## [What the task asks]
Your answer should consist of every line from the records that holds the string "snap".

## [Input records]
========================================================================
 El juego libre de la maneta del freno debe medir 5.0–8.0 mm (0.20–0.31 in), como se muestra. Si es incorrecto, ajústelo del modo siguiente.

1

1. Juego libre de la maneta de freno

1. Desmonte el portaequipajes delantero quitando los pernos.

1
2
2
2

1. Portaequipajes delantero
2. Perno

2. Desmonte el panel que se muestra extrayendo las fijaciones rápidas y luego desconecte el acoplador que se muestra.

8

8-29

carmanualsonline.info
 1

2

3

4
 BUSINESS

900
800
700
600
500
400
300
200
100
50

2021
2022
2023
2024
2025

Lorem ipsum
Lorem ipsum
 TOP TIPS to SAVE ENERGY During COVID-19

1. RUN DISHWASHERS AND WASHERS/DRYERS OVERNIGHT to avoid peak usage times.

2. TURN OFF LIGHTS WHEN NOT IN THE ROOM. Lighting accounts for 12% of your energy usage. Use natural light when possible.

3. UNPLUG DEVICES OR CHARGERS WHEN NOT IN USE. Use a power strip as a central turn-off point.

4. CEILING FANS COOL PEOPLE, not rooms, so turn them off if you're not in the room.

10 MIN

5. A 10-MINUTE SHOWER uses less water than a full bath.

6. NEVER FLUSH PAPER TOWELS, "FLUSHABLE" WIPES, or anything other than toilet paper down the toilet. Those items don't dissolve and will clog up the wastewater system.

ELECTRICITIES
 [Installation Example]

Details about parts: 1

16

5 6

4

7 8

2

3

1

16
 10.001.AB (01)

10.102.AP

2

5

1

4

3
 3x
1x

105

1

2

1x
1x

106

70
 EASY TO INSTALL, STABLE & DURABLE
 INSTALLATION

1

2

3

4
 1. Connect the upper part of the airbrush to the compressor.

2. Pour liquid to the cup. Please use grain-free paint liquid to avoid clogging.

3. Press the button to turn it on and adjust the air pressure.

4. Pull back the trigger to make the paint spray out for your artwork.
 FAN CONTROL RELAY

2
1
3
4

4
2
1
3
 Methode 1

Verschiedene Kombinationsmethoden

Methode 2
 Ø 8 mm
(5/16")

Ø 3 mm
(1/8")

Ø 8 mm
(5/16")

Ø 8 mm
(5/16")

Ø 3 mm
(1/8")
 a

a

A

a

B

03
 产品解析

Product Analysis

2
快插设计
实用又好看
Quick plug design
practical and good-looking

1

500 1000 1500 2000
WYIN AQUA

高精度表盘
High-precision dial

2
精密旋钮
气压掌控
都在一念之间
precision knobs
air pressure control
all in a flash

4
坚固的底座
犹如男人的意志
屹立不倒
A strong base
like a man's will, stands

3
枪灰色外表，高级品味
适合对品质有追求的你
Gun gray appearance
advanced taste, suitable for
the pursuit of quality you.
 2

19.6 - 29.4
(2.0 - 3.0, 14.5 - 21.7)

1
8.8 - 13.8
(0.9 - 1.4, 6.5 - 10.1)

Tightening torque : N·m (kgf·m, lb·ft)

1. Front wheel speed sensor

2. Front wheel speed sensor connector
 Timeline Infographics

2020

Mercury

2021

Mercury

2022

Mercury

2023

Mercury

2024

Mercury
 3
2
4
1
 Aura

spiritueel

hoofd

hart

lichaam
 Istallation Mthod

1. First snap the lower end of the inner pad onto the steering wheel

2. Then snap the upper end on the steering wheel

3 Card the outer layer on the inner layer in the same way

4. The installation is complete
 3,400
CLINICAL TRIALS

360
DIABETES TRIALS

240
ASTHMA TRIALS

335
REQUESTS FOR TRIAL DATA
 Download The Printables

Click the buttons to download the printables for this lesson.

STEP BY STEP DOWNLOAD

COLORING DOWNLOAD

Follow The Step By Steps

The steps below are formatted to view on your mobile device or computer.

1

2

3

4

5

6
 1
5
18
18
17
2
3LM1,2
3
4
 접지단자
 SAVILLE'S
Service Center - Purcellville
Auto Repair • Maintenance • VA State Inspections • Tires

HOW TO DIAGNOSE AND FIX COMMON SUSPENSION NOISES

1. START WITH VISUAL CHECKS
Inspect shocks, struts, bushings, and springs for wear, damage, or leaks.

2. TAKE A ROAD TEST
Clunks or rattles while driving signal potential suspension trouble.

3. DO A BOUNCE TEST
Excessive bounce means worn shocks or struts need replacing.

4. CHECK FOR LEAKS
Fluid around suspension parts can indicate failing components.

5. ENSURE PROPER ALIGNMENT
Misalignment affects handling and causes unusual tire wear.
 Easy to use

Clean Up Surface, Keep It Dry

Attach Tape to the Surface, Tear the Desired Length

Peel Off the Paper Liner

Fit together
========================================================================
## [Response below]
1. First snap the lower end of the inner pad onto the steering wheel
2. Then snap the upper end on the steering wheel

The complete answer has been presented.